_Assignment_: Return every record below exactly as given.

[Web page caption snippets]

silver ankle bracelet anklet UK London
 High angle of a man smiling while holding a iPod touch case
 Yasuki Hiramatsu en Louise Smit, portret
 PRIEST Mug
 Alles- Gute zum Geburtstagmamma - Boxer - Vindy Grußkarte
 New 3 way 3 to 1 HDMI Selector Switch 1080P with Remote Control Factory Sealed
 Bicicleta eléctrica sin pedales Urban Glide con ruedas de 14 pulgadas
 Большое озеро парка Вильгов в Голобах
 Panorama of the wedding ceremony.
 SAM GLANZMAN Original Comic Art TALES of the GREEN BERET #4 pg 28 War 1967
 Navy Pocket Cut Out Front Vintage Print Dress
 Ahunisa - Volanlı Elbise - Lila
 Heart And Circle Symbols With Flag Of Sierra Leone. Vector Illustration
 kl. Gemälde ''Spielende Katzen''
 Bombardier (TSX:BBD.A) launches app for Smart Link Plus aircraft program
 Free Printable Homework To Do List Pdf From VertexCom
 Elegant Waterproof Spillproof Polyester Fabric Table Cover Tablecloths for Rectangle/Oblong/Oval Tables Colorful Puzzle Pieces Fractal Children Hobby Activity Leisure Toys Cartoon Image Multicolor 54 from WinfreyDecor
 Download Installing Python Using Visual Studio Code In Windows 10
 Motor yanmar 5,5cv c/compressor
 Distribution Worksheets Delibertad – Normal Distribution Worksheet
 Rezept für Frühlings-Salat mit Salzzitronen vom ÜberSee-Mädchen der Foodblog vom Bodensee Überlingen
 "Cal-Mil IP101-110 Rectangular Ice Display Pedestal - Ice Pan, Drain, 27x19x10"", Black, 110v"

_Response box_:
silver ankle bracelet anklet UK London
 High angle of a man smiling while holding a iPod touch case
 Yasuki Hiramatsu en Louise Smit, portret
 PRIEST Mug
 Alles- Gute zum Geburtstagmamma - Boxer - Vindy Grußkarte
 New 3 way 3 to 1 HDMI Selector Switch 1080P with Remote Control Factory Sealed
 Bicicleta eléctrica sin pedales Urban Glide con ruedas de 14 pulgadas
 Большое озеро парка Вильгов в Голобах
 Panorama of the wedding ceremony.
 SAM GLANZMAN Original Comic Art TALES of the GREEN BERET #4 pg 28 War 1967
 Navy Pocket Cut Out Front Vintage Print Dress
 Ahunisa - Volanlı Elbise - Lila
 Heart And Circle Symbols With Flag Of Sierra Leone. Vector Illustration
 kl. Gemälde ''Spielende Katzen''
 Bombardier (TSX:BBD.A) launches app for Smart Link Plus aircraft program
 Free Printable Homework To Do List Pdf From VertexCom
 Elegant Waterproof Spillproof Polyester Fabric Table Cover Tablecloths for Rectangle/Oblong/Oval Tables Colorful Puzzle Pieces Fractal Children Hobby Activity Leisure Toys Cartoon Image Multicolor 54 from WinfreyDecor
 Download Installing Python Using Visual Studio Code In Windows 10
 Motor yanmar 5,5cv c/compressor
 Distribution Worksheets Delibertad – Normal Distribution Worksheet
 Rezept für Frühlings-Salat mit Salzzitronen vom ÜberSee-Mädchen der Foodblog vom Bodensee Überlingen
 "Cal-Mil IP101-110 Rectangular Ice Display Pedestal - Ice Pan, Drain, 27x19x10"", Black, 110v"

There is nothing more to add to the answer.